→ WHAT YOU SHOULD DO
Copy the lines word for word, beginning with the one containing "Is pixel 224" and continuing to the last of the lines.

==== GIVEN RECORDS

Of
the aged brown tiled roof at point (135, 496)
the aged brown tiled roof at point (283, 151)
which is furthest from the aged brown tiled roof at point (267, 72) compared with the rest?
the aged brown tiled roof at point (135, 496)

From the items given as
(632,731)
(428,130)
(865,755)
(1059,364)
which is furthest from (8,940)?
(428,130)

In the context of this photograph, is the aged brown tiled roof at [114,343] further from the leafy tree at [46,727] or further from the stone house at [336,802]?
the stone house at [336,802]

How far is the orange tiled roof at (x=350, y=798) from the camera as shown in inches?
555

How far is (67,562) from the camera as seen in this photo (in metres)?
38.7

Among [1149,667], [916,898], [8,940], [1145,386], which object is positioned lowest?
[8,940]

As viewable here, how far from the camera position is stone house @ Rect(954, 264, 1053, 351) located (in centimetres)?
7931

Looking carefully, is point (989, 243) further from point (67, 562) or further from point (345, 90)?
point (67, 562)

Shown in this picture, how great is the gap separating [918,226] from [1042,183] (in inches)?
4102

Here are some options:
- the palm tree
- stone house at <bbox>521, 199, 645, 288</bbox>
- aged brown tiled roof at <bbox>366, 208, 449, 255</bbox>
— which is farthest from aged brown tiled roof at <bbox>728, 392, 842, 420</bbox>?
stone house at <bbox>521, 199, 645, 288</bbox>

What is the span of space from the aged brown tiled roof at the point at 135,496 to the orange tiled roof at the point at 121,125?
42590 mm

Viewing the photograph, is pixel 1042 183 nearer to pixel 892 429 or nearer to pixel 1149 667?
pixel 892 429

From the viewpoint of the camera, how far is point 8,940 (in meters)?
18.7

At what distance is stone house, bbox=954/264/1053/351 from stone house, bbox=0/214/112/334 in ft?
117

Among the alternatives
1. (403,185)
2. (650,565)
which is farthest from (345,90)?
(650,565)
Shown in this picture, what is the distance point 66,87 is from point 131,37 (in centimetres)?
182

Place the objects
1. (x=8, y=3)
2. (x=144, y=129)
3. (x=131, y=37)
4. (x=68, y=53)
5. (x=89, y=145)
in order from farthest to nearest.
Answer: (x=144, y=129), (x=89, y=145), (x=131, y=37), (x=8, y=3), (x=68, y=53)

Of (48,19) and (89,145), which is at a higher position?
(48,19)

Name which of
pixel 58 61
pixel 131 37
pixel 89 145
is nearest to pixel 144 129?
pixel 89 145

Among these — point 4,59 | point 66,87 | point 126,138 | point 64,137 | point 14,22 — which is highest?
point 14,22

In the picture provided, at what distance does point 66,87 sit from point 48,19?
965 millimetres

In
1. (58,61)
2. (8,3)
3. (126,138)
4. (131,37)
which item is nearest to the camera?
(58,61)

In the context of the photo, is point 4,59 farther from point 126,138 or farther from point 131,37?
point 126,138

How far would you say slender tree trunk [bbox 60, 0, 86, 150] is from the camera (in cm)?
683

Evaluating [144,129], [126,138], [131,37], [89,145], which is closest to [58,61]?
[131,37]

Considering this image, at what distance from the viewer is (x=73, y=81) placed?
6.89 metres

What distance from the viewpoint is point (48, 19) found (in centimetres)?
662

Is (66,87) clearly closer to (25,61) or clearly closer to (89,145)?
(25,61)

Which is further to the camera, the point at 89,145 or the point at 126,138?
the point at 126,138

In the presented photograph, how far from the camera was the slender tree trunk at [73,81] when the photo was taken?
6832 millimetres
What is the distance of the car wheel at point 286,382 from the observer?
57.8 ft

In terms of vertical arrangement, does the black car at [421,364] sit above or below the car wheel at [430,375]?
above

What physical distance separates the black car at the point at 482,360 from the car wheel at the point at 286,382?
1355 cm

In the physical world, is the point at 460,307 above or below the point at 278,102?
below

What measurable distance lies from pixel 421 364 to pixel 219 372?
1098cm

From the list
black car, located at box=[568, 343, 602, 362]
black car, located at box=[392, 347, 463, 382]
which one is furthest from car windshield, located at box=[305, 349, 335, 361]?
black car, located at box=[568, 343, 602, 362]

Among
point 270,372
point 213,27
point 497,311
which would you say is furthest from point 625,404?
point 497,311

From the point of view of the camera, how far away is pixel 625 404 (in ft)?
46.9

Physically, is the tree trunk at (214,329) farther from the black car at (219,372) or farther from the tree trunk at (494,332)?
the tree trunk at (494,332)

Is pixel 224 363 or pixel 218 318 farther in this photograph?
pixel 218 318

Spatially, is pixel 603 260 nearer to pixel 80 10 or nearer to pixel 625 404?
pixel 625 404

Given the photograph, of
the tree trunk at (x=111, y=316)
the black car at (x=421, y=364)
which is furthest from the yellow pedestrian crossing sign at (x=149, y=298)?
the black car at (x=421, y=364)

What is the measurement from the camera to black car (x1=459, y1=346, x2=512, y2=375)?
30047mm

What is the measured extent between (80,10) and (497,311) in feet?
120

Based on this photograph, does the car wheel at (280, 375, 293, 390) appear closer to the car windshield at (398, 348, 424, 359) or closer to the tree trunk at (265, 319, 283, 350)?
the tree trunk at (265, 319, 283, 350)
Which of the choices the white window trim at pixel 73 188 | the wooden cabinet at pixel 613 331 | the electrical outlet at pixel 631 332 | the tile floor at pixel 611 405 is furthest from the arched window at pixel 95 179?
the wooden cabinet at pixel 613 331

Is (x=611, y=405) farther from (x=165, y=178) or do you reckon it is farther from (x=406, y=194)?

========

→ TASK ANSWER
Is pixel 224 363 or pixel 218 318 farther in this photograph?
pixel 218 318

Spatially, is pixel 603 260 nearer to pixel 80 10 or nearer to pixel 625 404?
pixel 625 404

Given the photograph, of
the tree trunk at (x=111, y=316)
the black car at (x=421, y=364)
which is furthest from the yellow pedestrian crossing sign at (x=149, y=298)?
the black car at (x=421, y=364)

What is the measurement from the camera to black car (x1=459, y1=346, x2=512, y2=375)?
30047mm

What is the measured extent between (80,10) and (497,311) in feet?
120

Based on this photograph, does the car wheel at (280, 375, 293, 390) appear closer to the car windshield at (398, 348, 424, 359) or closer to the tree trunk at (265, 319, 283, 350)?
the tree trunk at (265, 319, 283, 350)
Which of the choices the white window trim at pixel 73 188 | the wooden cabinet at pixel 613 331 | the electrical outlet at pixel 631 332 | the tile floor at pixel 611 405 is furthest from the arched window at pixel 95 179?
the wooden cabinet at pixel 613 331

Is (x=611, y=405) farther from (x=165, y=178) or do you reckon it is farther from (x=406, y=194)?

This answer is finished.